El precio del populismo lo pagamos todos

SEÑOR DIRECTOR:
Los retiros del 10% fueron, quizás, el experimento más costoso de irresponsabilidad fiscal que Chile haya visto en democracia. Tres retiros, billones de pesos inyectados sin contraparte productiva, inflación disparada, mercado de capitales dañado y pensiones destruidas para quienes más las necesitaban. El diagnóstico está escrito. Las consecuencias, también.
Y sin embargo, nadie aprendió nada.
Hoy volvemos al mismo guion: gasto que supera los ingresos, deuda pública rozando límites que hace una década eran impensables, y una clase política que sigue prometiendo soluciones que el Fisco no puede financiar.

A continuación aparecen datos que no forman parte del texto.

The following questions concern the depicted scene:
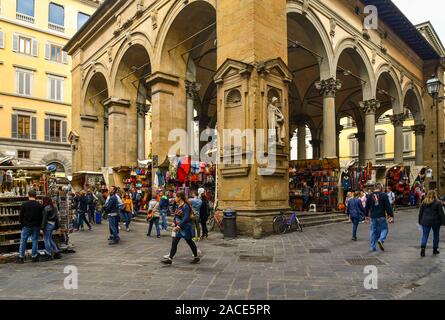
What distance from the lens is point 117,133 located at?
19.9 metres

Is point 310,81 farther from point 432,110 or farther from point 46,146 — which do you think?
point 46,146

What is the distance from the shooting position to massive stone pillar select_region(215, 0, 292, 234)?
10.6m

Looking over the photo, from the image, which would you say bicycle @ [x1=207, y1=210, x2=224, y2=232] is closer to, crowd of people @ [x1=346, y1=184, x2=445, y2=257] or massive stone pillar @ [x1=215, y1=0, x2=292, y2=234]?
massive stone pillar @ [x1=215, y1=0, x2=292, y2=234]

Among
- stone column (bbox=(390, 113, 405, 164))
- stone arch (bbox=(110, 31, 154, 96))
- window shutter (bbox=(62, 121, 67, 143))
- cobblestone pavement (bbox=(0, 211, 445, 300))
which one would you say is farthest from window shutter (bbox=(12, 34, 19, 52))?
stone column (bbox=(390, 113, 405, 164))

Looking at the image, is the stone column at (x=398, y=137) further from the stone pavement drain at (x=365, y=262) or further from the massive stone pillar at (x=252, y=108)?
the stone pavement drain at (x=365, y=262)

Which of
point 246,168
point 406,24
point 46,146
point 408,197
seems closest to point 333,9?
point 406,24

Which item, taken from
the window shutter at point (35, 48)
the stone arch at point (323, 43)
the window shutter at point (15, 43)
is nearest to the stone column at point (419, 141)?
the stone arch at point (323, 43)

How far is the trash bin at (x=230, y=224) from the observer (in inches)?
405

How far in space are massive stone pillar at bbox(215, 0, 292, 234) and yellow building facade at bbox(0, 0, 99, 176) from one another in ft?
82.3

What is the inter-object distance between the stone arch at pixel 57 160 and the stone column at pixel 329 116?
87.2 feet

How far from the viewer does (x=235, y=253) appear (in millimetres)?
8102

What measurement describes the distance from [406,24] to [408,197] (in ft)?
34.1

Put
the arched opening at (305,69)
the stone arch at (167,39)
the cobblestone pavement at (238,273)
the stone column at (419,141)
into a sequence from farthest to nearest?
1. the stone column at (419,141)
2. the arched opening at (305,69)
3. the stone arch at (167,39)
4. the cobblestone pavement at (238,273)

Lo más grave no es la irresponsabilidad en sí. Es que funciona electoralmente. Funciona porque proponer gasto es popular y proponer orden es impopular. Porque el ciudadano siente el subsidio hoy, pero no verá la deuda hasta dentro de diez años.
Es la paradoja de la familia endeudada: el padre que gastó sin control era querido, generoso, el que siempre tenía soluciones. El que llegó a ordenar las finanzas es hoy el malo de la película. La oposición lo sabe y lo explota; presiona al gobierno para que subsidie y gaste, y cuando este se niega por responsabilidad fiscal, lo exhibe como el responsable del malestar ciudadano.
Gobernar con sensatez en un ambiente así es un acto de valentía que raramente se recompensa en las urnas. Mientras eso no cambie, cada crisis será más cara que la anterior. Y la cuenta, como siempre, la pagaremos todos.